I twist the lid and take a small sip of the room temp water. It's funny how the only thing that tastes good around here is the thing that doesn't taste like anything. You know what I miss? Coffee. Sweet, hot coffee.

 My mouth watered at the thought and I plonked onto my small bed, staring at the white ceiling.  I haven't made a sound in eleven years, not even a word. I stopped trying after the second year mark.

I don't even remember what I sound like anymore. I don't smile, I don't laugh. Hell, I don't even blink sometimes. I've been conditioned to stay silent.

Although, there's a therapist that always arrives on my birthday.. or.. they say he arrives on my birthday, I have no way of knowing.
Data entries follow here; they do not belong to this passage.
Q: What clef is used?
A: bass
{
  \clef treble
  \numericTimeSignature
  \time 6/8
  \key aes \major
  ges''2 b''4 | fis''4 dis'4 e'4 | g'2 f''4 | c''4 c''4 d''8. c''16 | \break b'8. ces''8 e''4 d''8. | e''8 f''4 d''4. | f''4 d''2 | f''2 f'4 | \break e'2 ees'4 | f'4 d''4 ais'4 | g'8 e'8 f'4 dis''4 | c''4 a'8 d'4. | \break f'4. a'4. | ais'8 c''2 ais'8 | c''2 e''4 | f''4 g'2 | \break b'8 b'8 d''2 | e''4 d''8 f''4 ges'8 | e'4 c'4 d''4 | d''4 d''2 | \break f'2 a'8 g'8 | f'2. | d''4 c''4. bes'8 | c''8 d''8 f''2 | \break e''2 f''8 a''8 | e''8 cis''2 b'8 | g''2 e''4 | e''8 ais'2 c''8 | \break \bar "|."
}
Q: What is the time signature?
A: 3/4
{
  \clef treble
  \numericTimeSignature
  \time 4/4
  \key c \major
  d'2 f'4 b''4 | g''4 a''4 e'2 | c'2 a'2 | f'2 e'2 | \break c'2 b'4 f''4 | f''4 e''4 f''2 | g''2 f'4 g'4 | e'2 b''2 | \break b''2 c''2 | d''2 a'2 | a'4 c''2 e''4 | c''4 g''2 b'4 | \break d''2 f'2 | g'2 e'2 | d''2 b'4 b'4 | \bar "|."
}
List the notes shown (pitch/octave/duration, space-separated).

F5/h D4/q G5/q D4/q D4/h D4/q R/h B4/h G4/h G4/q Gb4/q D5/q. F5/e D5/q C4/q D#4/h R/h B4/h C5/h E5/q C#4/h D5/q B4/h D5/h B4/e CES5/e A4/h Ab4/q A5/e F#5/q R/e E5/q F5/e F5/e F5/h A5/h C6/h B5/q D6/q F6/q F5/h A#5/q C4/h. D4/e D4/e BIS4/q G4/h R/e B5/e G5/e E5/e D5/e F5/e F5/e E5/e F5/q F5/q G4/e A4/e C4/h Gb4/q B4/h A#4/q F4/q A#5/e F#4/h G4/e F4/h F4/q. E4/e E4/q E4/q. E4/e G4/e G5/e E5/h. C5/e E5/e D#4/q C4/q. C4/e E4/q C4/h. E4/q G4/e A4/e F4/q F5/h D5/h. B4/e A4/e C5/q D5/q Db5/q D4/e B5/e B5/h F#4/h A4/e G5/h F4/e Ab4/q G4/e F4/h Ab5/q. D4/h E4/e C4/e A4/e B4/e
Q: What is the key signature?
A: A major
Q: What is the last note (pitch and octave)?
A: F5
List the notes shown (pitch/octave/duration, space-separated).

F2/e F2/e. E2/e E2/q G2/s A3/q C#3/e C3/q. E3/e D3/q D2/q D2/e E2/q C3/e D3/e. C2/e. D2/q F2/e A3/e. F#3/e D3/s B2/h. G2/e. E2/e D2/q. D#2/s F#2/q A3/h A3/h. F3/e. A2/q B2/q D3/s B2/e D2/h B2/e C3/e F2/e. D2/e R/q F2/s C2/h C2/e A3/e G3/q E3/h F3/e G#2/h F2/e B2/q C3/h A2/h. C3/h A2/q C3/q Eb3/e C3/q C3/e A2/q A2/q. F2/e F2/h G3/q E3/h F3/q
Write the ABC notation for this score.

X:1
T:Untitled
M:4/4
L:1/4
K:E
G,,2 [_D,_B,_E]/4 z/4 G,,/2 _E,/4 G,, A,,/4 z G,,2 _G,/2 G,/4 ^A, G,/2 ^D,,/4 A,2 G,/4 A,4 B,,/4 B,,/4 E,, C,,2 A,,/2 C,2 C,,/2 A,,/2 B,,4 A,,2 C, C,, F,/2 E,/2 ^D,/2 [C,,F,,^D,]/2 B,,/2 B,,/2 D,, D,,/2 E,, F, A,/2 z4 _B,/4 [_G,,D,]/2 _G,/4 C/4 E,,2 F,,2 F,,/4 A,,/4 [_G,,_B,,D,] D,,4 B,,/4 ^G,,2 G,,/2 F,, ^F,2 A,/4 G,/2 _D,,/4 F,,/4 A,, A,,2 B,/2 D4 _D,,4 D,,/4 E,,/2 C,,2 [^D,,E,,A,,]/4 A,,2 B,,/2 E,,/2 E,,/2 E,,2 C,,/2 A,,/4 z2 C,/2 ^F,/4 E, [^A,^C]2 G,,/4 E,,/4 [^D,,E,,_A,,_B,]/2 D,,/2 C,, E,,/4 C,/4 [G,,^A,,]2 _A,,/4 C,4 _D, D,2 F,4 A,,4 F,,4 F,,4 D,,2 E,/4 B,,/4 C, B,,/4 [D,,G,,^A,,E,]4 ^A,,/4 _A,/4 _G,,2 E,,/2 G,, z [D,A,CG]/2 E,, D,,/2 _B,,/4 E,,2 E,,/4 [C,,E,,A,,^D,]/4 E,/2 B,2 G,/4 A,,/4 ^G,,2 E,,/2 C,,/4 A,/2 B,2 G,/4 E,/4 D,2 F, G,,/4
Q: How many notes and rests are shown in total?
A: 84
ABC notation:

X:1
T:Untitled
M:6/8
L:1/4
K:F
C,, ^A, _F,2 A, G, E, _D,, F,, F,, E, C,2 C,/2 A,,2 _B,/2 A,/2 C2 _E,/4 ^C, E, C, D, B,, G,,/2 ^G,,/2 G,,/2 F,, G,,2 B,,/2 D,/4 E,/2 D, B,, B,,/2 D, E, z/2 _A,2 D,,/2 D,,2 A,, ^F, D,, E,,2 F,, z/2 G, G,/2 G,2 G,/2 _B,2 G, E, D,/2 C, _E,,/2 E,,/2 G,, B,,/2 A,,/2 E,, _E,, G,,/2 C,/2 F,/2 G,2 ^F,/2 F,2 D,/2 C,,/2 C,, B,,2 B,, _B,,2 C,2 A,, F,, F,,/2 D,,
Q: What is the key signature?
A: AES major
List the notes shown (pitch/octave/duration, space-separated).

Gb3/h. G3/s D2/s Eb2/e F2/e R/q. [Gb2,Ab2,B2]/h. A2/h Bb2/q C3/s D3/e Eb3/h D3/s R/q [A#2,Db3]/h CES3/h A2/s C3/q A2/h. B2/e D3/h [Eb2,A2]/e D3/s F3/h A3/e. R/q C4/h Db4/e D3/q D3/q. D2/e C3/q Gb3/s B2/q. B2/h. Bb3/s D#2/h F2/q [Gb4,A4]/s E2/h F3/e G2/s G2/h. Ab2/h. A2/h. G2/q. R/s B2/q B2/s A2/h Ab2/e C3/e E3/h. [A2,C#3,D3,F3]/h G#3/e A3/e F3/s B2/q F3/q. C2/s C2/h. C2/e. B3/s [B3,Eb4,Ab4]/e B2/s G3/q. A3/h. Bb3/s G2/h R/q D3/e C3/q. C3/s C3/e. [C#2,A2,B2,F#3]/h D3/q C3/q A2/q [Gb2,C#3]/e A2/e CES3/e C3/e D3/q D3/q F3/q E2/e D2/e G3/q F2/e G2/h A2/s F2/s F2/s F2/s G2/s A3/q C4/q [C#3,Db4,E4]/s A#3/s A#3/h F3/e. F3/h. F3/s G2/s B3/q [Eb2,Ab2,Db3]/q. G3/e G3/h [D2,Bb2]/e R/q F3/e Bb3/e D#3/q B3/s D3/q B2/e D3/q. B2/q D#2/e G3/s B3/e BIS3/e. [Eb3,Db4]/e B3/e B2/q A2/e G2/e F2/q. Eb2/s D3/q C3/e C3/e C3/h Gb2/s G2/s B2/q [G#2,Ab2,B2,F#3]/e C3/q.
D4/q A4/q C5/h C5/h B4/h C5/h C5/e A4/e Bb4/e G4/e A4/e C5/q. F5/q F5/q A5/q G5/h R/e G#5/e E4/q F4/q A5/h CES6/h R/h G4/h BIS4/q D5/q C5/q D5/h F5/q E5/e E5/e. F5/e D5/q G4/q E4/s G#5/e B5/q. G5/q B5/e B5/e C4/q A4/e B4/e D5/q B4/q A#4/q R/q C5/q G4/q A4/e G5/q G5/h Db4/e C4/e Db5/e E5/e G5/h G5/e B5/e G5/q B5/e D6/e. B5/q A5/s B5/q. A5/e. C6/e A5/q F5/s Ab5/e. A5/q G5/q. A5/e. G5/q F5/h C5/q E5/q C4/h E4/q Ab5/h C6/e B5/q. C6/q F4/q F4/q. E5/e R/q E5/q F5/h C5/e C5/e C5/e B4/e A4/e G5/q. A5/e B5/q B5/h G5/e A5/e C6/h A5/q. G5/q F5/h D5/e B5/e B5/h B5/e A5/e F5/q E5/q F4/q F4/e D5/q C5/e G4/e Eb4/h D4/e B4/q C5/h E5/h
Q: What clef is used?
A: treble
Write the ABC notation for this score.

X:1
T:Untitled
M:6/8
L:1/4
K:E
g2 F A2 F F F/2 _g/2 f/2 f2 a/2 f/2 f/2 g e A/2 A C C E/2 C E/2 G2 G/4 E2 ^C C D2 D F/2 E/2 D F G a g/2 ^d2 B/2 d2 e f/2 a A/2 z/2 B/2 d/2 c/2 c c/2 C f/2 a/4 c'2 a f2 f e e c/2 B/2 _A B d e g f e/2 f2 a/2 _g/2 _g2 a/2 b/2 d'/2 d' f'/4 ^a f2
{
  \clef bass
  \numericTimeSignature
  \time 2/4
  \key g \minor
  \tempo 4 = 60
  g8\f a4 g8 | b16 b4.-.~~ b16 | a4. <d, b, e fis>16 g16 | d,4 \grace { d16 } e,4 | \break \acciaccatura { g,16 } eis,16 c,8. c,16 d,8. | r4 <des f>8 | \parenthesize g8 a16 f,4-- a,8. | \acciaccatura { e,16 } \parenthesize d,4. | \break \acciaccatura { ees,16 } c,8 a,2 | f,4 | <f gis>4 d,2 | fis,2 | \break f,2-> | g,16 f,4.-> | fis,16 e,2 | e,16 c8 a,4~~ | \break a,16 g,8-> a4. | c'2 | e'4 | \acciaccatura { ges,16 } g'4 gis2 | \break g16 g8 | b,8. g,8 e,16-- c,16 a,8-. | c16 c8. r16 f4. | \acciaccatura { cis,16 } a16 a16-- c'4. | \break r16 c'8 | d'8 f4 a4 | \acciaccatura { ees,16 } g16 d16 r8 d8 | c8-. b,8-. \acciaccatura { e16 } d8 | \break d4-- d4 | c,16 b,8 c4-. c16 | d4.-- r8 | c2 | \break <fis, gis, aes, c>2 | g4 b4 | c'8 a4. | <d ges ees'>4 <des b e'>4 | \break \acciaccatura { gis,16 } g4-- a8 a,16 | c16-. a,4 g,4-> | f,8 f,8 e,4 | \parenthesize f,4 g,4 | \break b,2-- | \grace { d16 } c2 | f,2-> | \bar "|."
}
Not even a calendar. He asks me a lot of annoying questions, boy, what I would give to wipe that fake smile off his fake face. 

I'm not sure how long I can take the silence anymore. I know I may seem content in this hellhole on the outside, but on the inside.. I'm begging to be set free for the first time in thirteen years. I need to feel the sun on my skin instead of this cool room, even for a moment. 

I swear.. I'm losing my sanity as the hours tick by. If they need me so badly, why haven't they done anything? I need to get out of here soon.. I can't take this much longer.